A number of things have me thinking about productive language — how the words we understand peel themselves out of our brains and onto our tongues.
While on retreat I was twice the psalmist . The music director had asked me a couple of weeks before I came if I would sing Paul Inwood's lovely, but not trivial, through-composed psalm for the day. I had a @#$% of a time with one word in the third verse: glorious. "Enunciate", I heard a voice teacher's clipped voice reminding me. "Glo-ri-us." I could. not. get the word out without needing an extra note. Until I realized that syllabification was not my friend. It's "glor-yus." Two syllables, accent on the first.
And then there are these very cool maps of US speech patterns. A while back I blogged about my (New York born and raised) mother's desire to wipe the Midwest out of her children's vowels. I can still remember her trying to tune our ears to differences in the initial vowel sound in Mary, merry and marry and her explanation that most people said them differently. The maps show that my mother's lack of a pre-rhotic merger is actually limited to a very small geographical area (see question number 15), which suggests this was my mother's view from the city.
Paul Campbell, SJ at People for Others is wondering about language production as well, in particular the words we can't quite roll off our tongues no matter how hard we try. Mine is peculiarly. (The OED shows the "r" sound elided between the schwa and the /l/ (you say /pɪˈkju:lɪəli/ not /pɪˈkju:lɪərli/). Phonics was in when I was learning to read - I have a very hard time ignoring that /r/!)

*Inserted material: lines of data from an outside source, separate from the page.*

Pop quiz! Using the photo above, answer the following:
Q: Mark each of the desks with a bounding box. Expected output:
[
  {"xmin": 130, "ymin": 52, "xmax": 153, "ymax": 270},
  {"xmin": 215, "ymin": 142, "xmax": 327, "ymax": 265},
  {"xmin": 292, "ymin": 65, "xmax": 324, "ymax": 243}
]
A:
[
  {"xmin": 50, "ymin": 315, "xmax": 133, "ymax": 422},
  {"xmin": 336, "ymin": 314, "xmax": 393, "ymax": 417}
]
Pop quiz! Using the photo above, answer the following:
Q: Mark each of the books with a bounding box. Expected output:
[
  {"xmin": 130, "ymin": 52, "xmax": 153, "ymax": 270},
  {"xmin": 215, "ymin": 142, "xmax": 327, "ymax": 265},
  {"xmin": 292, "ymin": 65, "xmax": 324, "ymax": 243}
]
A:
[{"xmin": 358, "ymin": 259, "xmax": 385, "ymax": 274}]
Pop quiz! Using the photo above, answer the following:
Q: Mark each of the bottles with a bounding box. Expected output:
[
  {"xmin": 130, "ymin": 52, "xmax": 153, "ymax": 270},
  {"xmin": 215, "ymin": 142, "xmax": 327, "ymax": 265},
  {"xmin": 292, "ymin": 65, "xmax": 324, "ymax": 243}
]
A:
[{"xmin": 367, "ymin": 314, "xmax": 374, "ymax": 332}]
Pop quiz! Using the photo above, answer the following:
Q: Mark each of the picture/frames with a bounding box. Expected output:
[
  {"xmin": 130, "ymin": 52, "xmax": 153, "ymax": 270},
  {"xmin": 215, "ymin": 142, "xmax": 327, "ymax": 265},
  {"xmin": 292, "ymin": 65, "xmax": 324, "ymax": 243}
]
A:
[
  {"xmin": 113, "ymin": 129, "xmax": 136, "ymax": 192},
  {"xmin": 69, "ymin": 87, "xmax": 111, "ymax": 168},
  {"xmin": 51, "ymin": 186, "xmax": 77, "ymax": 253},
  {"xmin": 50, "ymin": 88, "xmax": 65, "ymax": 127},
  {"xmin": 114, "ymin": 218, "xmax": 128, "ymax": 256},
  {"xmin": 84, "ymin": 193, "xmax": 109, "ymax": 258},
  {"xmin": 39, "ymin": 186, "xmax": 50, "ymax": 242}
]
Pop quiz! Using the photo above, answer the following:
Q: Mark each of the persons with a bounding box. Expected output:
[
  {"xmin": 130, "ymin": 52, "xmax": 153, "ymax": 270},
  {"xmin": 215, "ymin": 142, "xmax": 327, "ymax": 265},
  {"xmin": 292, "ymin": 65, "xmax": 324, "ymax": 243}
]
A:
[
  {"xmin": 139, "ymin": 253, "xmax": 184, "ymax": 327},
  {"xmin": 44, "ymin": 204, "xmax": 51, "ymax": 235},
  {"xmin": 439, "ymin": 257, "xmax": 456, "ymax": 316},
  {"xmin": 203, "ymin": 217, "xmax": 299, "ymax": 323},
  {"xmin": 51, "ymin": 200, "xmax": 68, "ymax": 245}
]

Finally, I'm trying to systematically learn koine Greek this summer (as opposed to the random approach I used several years back). The first chapter insists that you learn to write (no problem for a scientist) the alphabet and pronounce the sounds. It's the latter task I'm finding peculiarly difficult...
If you have the time, try the questions on language and see how you match up with the US map. The questions are fascinating and go well beyond the sounds, to the choice of terms and even some behaviors. So what do you call the a sweetened carbonated beverage?